#### WHAT TO DO
Transfer every line starting with the one containing "From the given set" and going on through the one containing "235 centimetres", leaving all lines unchanged except the answers. In those answers, add 33 to each number, whether it is a coordinate or a distance.

Spatial question entries
☆ ☆ ☆ ☆ ☆
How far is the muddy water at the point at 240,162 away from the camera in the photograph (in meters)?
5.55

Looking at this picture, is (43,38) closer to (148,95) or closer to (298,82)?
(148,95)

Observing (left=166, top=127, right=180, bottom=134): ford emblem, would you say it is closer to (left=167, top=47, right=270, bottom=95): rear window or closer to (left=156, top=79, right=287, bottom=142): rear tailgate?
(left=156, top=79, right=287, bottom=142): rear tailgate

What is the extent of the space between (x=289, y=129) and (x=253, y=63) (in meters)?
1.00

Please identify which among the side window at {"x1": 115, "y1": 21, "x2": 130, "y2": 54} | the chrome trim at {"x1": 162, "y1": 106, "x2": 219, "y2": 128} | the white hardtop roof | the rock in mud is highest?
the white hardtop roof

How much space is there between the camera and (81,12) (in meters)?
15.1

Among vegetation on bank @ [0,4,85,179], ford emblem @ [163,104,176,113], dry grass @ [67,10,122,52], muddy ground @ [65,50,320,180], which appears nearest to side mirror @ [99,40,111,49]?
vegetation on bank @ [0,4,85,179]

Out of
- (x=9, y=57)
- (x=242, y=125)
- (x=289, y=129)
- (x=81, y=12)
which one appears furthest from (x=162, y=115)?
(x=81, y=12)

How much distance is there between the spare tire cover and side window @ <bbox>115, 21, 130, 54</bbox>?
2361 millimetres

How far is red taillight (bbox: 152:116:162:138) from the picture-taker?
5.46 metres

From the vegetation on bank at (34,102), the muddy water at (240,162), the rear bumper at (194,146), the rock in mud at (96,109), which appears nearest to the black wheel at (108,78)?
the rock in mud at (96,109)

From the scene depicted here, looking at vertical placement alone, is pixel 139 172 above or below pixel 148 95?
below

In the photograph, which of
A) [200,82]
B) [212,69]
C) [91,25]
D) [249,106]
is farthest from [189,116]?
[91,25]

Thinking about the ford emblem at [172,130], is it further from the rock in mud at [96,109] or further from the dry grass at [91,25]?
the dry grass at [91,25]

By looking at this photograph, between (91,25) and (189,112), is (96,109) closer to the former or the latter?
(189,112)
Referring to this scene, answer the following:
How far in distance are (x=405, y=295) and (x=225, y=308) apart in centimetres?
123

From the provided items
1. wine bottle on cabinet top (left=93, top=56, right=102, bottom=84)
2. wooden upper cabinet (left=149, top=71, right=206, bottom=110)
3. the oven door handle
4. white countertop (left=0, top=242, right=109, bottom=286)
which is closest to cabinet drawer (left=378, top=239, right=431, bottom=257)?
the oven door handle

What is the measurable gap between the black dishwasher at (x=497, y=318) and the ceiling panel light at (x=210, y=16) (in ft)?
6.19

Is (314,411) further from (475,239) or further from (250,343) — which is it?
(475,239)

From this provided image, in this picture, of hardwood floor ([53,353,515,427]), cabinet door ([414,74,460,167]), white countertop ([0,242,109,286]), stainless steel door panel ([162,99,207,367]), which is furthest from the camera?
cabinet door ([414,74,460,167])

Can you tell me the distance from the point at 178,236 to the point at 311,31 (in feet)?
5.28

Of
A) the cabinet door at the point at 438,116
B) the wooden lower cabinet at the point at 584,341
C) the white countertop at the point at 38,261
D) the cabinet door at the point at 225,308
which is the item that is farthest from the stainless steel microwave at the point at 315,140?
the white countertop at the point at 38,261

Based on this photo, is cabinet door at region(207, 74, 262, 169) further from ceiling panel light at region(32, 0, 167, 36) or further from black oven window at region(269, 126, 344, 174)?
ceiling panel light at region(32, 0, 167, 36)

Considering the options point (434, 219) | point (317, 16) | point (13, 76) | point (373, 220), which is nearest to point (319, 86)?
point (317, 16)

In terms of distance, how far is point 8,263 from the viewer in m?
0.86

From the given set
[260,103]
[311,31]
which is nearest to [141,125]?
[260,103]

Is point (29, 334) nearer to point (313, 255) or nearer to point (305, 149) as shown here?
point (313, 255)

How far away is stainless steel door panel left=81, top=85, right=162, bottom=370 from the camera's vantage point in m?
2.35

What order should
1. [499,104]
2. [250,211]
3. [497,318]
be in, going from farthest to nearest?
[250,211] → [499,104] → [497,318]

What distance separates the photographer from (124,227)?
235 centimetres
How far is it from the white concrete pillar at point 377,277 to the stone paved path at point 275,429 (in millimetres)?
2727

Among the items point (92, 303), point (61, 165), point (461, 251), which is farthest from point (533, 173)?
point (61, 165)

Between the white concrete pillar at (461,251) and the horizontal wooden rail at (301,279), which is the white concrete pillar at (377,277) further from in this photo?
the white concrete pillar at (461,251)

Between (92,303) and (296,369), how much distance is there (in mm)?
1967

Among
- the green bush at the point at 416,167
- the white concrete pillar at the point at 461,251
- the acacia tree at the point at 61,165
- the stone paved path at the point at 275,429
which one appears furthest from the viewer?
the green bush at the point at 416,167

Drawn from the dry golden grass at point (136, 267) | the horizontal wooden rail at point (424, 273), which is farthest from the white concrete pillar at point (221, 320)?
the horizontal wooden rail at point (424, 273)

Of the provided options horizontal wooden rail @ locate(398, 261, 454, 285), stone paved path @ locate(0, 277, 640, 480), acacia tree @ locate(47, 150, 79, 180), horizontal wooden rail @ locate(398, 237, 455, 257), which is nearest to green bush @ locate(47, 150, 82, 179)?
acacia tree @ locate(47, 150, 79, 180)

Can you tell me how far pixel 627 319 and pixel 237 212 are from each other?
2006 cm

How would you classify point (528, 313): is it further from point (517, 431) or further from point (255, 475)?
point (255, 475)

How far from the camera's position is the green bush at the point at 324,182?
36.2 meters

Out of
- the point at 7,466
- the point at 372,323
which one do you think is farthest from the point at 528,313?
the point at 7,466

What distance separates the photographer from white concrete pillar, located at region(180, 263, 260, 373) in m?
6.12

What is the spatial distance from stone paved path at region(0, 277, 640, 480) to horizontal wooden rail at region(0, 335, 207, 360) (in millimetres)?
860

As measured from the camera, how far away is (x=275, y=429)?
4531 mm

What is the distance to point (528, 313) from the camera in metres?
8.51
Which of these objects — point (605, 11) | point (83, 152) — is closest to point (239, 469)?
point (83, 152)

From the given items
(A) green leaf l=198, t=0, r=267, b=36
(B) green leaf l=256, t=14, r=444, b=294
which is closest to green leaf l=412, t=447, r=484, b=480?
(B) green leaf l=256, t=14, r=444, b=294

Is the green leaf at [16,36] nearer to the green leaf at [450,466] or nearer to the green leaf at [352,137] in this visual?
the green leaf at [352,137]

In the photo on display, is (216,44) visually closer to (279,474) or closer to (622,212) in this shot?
☆ ☆ ☆ ☆ ☆
#### TASK ANSWER
From the given set
[260,103]
[311,31]
which is nearest to [141,125]?
[293,136]

Is point (29, 334) nearer to point (313, 255) or nearer to point (305, 149) as shown here?
point (346, 288)

How far away is stainless steel door panel left=81, top=85, right=162, bottom=370 from the camera's vantage point in m?
35.35

What order should
1. [499,104]
2. [250,211]
3. [497,318]
be in, going from farthest to nearest?
[283,244] → [532,137] → [530,351]

What distance separates the photographer from (124,227)?
268 centimetres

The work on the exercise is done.